The BBC continues to display an inherent bias in its reporting on Ukraine.
Prior to the “Orange revolution I recall reports from the Kyiv office that the then Ukrainian Government were scrambling broadcast of the BBC in order to prevent access to news. What was strange about this report is that I was watching the BBC at the time of these allegations and had been watching the BBC for the preceding three days as I worked from home. I was in Ukraine at the time.
Ukraine’s President, Viktor Yushchenko, statement that Ukraine’s Prime Minister, Viktor Yanukovych’s belief that public opinion opposed the move was “wrong” certainly must be questioned. Public polling has shown consistently that a majority of Ukrainians do not support or are opposed to Ukraine joining NATO. Ukraine’s membership of NATO featured prominently during the march 2006 election campaign with most parties and candidates opposed to Ukraine joining NATO. Even amongst supporters of Our Ukraine and Yulia Tymoshchenko there is strong opposition to NATO membership.
NATO membership effectively is the Presidents agenda not that of the government or the Ukrainian people.
There are calls within and without Ukraine for NATO to be reformed. The European Union should abandon NATO in favour of an independent European Security Organisation. This proposed new association would maintain alliances with other nations including the United States but would remain independent and non beholden to the United States and other countries.
Ukraine, likewise, should continue to maintain an associate relationship with NATO and only consider joining NATO if and when Ukraine joins the European Union.
The suggestion that “Mr Yanukovych was named Prime minister in August by his Mr Yushchenko, on condition that he followed his pro-Western agenda.” is also extrordinary. Ukraine is an independent Parlaimentary Democracy, teh appointment of priminister is the detrmination of the Ukrainain Parliament and not as an agent or puppert of the President. The President’s role in approving the appointment of Parliament’s nomination is a formality only. Consitutional Game plays of this kind only serve to undermine Ukraine’s democractic development bring the Office of President into confict with the elected Parliament.
The president said Mr Yanukovych’s belief that public opinion opposed the move was “wrong, does not meet national interests and must be corrected”.
His prime minister called for “a pause” on Thursday after talks with top Nato and EU officials in Brussels.
Mr Yushchenko has pushed for membership of Nato following his election in 2005.
Mr Yanukovych was named PM in August by his arch-rival Mr Yushchenko, on condition that he followed his pro-Western agenda.
The move capped a dramatic comeback for Mr Yanukovych, who was ousted in Mr Yushchenko’s “Orange Revolution” in 2004.
Mr Yushchenko told reporters his government had to abide by his stance of integration with Western institutions as the “foundation, the credo for foreign policy”.
The comments came a day after Mr Yanukovych said full Nato membership had only limited support among Ukrainians, on his first visit to Brussels as prime minister.
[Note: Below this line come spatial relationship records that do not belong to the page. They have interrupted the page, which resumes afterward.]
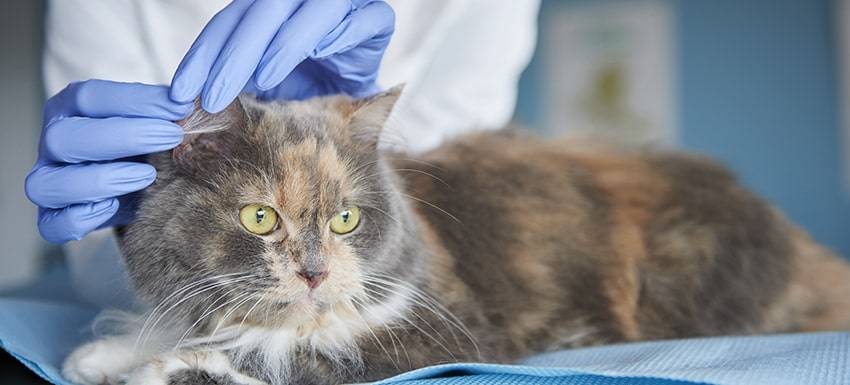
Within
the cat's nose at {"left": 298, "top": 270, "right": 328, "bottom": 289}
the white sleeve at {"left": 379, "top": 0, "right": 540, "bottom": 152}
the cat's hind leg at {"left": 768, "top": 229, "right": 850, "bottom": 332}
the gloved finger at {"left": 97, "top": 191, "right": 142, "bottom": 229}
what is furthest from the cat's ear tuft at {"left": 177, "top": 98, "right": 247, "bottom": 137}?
the cat's hind leg at {"left": 768, "top": 229, "right": 850, "bottom": 332}

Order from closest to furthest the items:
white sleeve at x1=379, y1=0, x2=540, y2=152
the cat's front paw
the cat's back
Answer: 1. the cat's front paw
2. the cat's back
3. white sleeve at x1=379, y1=0, x2=540, y2=152

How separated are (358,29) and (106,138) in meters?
0.40

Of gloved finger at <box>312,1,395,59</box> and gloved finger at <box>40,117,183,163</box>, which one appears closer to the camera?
gloved finger at <box>40,117,183,163</box>

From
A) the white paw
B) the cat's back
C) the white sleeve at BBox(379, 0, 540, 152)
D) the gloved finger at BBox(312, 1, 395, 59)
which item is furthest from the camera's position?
the white sleeve at BBox(379, 0, 540, 152)

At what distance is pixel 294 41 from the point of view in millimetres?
1150

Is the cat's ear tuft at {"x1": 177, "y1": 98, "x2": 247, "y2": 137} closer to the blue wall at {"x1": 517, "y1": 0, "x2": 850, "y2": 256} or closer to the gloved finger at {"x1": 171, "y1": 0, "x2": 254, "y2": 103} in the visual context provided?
the gloved finger at {"x1": 171, "y1": 0, "x2": 254, "y2": 103}

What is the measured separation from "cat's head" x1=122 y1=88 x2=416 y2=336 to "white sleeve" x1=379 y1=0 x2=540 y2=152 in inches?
28.4

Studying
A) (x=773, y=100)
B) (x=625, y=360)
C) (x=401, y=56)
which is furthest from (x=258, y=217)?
(x=773, y=100)

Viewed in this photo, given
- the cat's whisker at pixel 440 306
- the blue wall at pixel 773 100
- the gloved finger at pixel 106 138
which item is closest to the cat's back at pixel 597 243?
the cat's whisker at pixel 440 306

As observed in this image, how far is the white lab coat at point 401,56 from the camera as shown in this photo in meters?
1.55

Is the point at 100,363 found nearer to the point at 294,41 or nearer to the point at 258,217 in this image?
the point at 258,217

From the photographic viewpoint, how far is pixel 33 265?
11.6 ft

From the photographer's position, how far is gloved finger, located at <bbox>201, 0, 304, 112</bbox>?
107 cm

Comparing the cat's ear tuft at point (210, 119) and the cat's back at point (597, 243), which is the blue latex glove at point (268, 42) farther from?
the cat's back at point (597, 243)
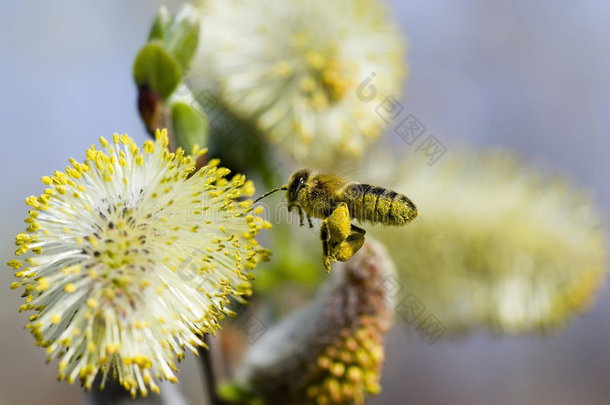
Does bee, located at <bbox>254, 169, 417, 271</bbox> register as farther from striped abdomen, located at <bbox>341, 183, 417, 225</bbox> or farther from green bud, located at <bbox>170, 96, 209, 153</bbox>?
green bud, located at <bbox>170, 96, 209, 153</bbox>

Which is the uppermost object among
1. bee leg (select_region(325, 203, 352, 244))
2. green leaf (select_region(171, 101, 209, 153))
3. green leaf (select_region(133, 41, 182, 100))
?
green leaf (select_region(133, 41, 182, 100))

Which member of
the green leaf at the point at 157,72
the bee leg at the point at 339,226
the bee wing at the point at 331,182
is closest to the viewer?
the bee leg at the point at 339,226

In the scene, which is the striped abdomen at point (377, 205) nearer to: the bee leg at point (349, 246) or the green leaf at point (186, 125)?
the bee leg at point (349, 246)

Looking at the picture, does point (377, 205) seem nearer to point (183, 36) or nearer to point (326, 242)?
point (326, 242)

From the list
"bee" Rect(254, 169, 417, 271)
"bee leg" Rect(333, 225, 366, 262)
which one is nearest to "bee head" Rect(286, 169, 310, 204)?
"bee" Rect(254, 169, 417, 271)

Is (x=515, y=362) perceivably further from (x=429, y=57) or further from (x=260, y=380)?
(x=260, y=380)

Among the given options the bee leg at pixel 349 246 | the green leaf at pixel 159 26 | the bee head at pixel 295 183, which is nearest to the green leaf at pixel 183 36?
the green leaf at pixel 159 26
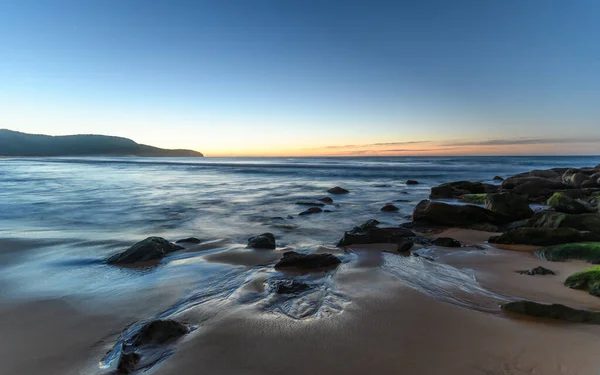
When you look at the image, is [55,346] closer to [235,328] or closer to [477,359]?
[235,328]

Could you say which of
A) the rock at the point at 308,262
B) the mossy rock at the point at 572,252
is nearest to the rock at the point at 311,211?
the rock at the point at 308,262

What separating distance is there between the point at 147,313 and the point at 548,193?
1691 cm

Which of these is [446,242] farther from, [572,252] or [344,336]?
[344,336]

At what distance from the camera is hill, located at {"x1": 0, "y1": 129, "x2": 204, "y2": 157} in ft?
452

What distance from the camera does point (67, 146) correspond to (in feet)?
526

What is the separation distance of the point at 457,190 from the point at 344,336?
15.3 m

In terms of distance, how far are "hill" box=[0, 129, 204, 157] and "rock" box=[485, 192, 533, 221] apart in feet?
553

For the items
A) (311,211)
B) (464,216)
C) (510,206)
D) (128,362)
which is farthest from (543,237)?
(128,362)

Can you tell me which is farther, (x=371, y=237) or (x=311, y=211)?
(x=311, y=211)

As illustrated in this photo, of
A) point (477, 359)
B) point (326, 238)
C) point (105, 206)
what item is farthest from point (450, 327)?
point (105, 206)

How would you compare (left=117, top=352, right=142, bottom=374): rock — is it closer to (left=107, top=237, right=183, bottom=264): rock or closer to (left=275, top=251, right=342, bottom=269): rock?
(left=275, top=251, right=342, bottom=269): rock

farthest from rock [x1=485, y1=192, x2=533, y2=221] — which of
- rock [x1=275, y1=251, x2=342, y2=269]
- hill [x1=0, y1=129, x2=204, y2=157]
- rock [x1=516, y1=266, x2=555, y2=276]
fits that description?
hill [x1=0, y1=129, x2=204, y2=157]

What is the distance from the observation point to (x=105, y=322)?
12.1 feet

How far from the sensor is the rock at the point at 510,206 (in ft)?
30.2
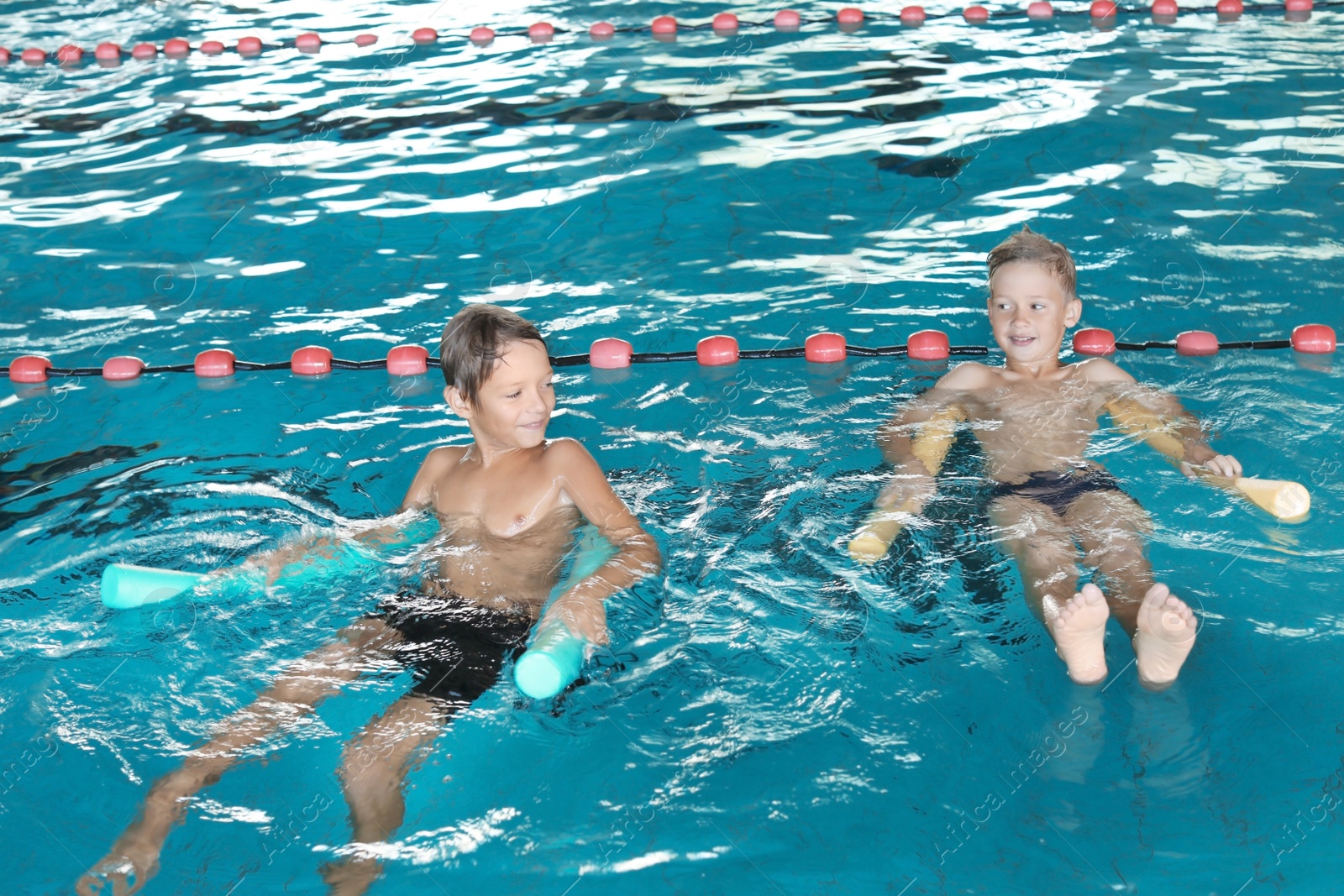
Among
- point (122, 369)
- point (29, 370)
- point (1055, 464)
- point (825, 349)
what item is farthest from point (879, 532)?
point (29, 370)

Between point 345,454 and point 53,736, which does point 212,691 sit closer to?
point 53,736

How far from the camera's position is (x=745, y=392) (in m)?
4.23

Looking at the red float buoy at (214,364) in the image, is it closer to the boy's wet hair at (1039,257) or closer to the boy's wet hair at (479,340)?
the boy's wet hair at (479,340)

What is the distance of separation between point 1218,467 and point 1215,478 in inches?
1.3

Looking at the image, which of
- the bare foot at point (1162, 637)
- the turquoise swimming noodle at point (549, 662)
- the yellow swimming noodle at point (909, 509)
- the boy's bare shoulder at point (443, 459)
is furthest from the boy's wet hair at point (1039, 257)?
the turquoise swimming noodle at point (549, 662)

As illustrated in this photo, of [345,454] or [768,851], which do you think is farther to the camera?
[345,454]

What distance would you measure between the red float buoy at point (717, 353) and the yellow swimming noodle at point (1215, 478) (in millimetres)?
1418

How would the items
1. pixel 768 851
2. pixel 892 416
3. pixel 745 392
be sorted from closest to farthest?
1. pixel 768 851
2. pixel 892 416
3. pixel 745 392

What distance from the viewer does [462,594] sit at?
2908 mm

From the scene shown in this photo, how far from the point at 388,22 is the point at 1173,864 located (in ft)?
31.0

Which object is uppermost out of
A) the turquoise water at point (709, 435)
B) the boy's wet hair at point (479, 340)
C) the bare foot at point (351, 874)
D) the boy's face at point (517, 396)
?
the boy's wet hair at point (479, 340)

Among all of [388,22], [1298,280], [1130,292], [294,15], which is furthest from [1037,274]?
[294,15]

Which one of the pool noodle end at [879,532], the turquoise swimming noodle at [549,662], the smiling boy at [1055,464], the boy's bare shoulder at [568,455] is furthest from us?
the boy's bare shoulder at [568,455]

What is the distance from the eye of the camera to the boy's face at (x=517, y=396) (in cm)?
304
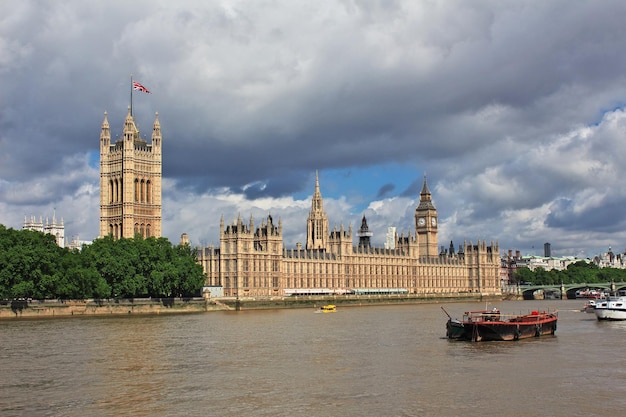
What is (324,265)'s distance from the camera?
15075cm

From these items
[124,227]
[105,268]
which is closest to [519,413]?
[105,268]

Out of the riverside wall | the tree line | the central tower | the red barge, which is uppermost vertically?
the central tower

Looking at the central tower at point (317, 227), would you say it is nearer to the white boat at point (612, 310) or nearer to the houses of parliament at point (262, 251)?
the houses of parliament at point (262, 251)

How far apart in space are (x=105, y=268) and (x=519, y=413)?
235 ft

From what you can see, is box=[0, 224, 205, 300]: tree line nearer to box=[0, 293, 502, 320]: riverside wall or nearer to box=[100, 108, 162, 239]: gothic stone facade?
box=[0, 293, 502, 320]: riverside wall

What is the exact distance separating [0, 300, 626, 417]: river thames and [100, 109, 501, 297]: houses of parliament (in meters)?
62.4

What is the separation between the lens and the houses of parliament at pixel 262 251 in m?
128

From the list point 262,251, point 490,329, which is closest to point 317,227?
point 262,251

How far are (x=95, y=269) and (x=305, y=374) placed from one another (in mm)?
58706

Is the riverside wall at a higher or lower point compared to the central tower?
lower

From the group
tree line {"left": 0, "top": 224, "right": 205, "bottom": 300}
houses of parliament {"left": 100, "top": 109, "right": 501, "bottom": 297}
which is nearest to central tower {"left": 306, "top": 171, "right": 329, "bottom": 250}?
houses of parliament {"left": 100, "top": 109, "right": 501, "bottom": 297}

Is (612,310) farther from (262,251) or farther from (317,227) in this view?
(317,227)

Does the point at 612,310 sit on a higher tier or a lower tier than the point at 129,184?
lower

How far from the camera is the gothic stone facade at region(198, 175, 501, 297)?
419 feet
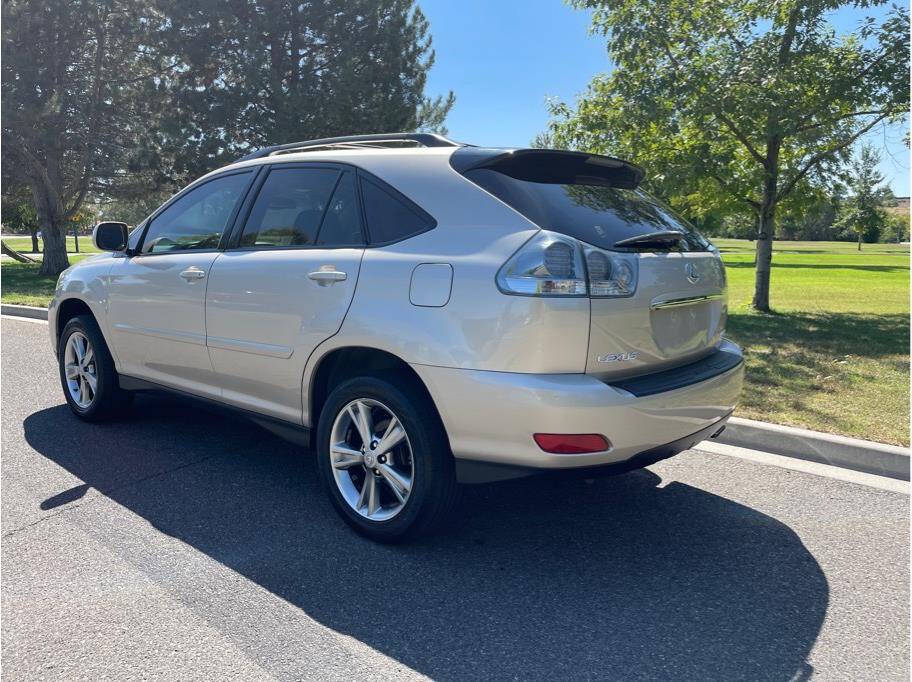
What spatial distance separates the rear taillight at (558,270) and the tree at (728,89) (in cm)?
732

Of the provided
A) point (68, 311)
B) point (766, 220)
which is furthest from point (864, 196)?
point (68, 311)

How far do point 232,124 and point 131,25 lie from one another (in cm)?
382

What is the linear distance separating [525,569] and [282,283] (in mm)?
1774

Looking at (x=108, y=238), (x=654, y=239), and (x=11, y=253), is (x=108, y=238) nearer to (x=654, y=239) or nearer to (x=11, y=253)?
(x=654, y=239)

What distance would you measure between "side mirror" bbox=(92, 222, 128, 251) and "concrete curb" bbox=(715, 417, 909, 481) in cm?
432

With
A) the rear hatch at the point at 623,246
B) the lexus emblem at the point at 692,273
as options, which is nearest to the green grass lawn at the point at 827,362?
the rear hatch at the point at 623,246

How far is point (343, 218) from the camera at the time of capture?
3.53m

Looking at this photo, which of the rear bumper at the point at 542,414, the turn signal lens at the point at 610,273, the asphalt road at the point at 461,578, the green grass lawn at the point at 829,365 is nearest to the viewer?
the asphalt road at the point at 461,578

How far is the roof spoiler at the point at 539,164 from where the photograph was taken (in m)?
3.19

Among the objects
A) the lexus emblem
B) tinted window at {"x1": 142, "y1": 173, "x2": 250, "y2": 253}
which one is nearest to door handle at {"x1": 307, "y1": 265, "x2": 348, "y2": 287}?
tinted window at {"x1": 142, "y1": 173, "x2": 250, "y2": 253}

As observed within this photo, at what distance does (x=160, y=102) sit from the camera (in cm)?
2012

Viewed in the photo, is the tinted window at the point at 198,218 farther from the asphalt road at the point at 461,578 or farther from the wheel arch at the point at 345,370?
the asphalt road at the point at 461,578

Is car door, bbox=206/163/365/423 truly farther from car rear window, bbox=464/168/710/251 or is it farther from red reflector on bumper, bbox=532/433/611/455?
red reflector on bumper, bbox=532/433/611/455

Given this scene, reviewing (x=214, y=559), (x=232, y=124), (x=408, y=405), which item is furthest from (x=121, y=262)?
(x=232, y=124)
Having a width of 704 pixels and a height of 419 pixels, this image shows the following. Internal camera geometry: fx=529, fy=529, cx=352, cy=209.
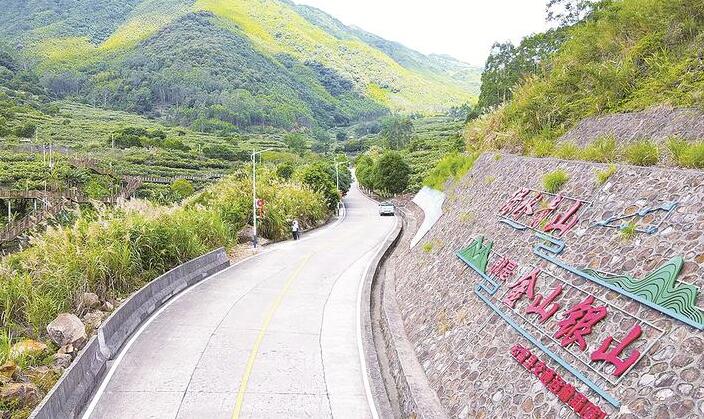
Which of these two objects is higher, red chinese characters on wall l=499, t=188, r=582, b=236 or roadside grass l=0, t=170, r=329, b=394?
red chinese characters on wall l=499, t=188, r=582, b=236

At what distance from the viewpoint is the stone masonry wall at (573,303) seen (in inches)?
244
He said Kiev was taking a pause “because of the political situation in Ukraine”.
“But the time will come when a decision will be made… For the time being we are looking at enlargement of our co-operation with Nato,” he said.
Opposition to Nato membership is particularly strong in eastern and southern Ukraine – the electoral strongholds of Mr Yanukovych’s party.
Russia has also voiced strong opposition to Ukraine joining Nato.
Kiev had earlier expressed hopes of joining the world’s biggest defence alliance in 2008.
At the same time, Mr Yanukovych said Ukraine would continue reforms aimed at bringing the country closer to the EU.
EU External Relations Commissioner Benita Ferrero-Waldner said the 25-member bloc had no plans to offer Kiev membership “at this moment”.
Instead, she suggested the two sides negotiate what was described as an enhanced agreement that would include a free trade pact.
Mr Yanukovych – who favours closer ties with Russia – was initially declared the victor in the 2004 presidential polls, but the result was then annulled by the Supreme Court, which ruled that the vote was fraudulent.
Mr Yushchenko was elected president in the re-run of the second round ordered by the court.
In March, Mr Yanukovych’s Party of Regions polled the most votes in parliamentary elections, but failed to secure a majority.